[Excerpt from a dataset]
_ _ _ _ _ _ _

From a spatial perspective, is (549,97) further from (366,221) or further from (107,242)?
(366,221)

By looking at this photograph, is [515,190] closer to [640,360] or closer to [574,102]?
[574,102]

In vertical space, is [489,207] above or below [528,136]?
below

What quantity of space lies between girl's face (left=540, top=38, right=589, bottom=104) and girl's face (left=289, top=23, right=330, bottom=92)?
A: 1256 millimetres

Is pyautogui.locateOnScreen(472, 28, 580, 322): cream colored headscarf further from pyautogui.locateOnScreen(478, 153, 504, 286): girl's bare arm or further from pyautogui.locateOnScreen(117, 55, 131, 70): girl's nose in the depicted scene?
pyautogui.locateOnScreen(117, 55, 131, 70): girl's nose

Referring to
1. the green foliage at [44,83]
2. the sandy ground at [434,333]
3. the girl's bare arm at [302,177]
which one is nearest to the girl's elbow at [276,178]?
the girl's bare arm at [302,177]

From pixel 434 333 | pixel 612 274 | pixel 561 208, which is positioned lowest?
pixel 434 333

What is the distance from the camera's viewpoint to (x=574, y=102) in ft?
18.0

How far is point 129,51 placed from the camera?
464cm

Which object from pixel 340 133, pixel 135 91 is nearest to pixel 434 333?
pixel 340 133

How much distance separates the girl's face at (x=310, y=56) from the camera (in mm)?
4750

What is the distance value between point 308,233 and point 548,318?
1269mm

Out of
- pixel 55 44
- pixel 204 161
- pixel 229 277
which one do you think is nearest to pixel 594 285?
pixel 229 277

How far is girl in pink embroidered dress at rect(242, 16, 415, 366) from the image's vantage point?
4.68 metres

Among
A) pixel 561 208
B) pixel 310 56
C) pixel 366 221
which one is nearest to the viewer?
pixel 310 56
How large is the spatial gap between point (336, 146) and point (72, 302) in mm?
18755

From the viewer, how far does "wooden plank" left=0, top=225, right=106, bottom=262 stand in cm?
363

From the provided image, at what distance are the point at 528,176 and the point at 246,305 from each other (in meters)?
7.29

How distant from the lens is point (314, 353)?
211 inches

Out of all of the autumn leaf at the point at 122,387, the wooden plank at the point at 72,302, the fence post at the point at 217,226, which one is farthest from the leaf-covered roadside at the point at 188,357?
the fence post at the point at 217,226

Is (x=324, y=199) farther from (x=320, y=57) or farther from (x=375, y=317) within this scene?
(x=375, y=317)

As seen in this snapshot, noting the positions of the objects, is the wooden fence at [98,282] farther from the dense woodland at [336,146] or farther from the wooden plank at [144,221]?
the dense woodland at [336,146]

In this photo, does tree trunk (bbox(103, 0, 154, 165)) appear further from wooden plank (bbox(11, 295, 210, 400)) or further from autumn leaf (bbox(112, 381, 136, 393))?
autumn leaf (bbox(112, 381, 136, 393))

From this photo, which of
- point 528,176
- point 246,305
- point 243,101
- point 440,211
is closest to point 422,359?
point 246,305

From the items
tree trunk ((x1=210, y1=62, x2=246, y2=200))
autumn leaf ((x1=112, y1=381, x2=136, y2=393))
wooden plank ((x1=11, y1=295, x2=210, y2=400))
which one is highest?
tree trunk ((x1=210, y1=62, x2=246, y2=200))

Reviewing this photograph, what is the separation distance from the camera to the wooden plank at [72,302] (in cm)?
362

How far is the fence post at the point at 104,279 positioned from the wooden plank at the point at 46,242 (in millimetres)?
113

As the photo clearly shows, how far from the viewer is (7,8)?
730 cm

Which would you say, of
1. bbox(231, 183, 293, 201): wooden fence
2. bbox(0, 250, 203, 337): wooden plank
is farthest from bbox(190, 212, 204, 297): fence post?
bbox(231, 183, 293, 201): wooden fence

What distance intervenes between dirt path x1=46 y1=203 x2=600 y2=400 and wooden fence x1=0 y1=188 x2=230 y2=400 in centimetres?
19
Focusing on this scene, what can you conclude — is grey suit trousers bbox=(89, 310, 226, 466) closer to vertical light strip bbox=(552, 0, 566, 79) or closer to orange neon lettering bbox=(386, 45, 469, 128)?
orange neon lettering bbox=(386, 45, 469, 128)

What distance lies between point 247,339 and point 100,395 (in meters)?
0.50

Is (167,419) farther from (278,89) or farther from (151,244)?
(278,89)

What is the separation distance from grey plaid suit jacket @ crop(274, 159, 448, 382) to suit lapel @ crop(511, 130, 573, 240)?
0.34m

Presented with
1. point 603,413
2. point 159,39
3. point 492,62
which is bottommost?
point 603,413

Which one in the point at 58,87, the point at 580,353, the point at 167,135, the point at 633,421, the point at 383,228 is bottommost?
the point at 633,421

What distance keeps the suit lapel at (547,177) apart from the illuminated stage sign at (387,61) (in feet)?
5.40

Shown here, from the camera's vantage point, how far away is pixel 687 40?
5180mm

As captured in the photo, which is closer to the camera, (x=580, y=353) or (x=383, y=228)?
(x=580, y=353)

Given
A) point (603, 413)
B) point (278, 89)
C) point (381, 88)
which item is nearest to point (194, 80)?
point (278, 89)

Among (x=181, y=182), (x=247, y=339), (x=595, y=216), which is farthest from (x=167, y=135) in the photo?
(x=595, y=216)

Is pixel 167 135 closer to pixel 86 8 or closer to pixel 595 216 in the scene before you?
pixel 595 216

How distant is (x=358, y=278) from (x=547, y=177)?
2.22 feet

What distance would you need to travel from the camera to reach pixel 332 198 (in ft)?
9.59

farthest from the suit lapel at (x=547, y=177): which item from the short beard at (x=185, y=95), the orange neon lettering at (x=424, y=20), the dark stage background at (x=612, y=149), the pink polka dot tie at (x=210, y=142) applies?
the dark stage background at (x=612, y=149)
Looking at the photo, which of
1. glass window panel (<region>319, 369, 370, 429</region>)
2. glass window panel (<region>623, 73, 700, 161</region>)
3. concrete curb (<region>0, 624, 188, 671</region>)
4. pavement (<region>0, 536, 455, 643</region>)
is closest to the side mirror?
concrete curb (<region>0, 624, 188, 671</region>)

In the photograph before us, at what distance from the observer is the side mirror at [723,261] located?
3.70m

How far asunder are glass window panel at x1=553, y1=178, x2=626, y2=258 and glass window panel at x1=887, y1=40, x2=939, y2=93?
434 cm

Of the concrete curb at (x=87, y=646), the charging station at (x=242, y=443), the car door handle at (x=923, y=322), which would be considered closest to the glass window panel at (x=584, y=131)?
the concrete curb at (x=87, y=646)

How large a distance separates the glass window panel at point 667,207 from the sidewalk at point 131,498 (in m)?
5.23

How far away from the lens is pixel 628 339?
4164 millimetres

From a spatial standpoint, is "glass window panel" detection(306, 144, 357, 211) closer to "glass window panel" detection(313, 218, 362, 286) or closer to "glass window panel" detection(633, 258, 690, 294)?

_ _ _ _ _ _ _

> [Work to complete] Reproduce every line of the listing above verbatim, from the line with "Of the concrete" up to and including the final line of the listing.

> [The solution]
Of the concrete curb at (x=87, y=646), the charging station at (x=242, y=443), the car door handle at (x=923, y=322), which would be considered closest to the glass window panel at (x=584, y=131)?
the concrete curb at (x=87, y=646)

How large a distance separates the glass window panel at point 667,207 from the sidewalk at point 131,498 (in m)?
5.23

How far away from the lens is pixel 628 339?
4164 millimetres

From a spatial standpoint, is "glass window panel" detection(306, 144, 357, 211) closer to "glass window panel" detection(313, 218, 362, 286) or closer to "glass window panel" detection(633, 258, 690, 294)?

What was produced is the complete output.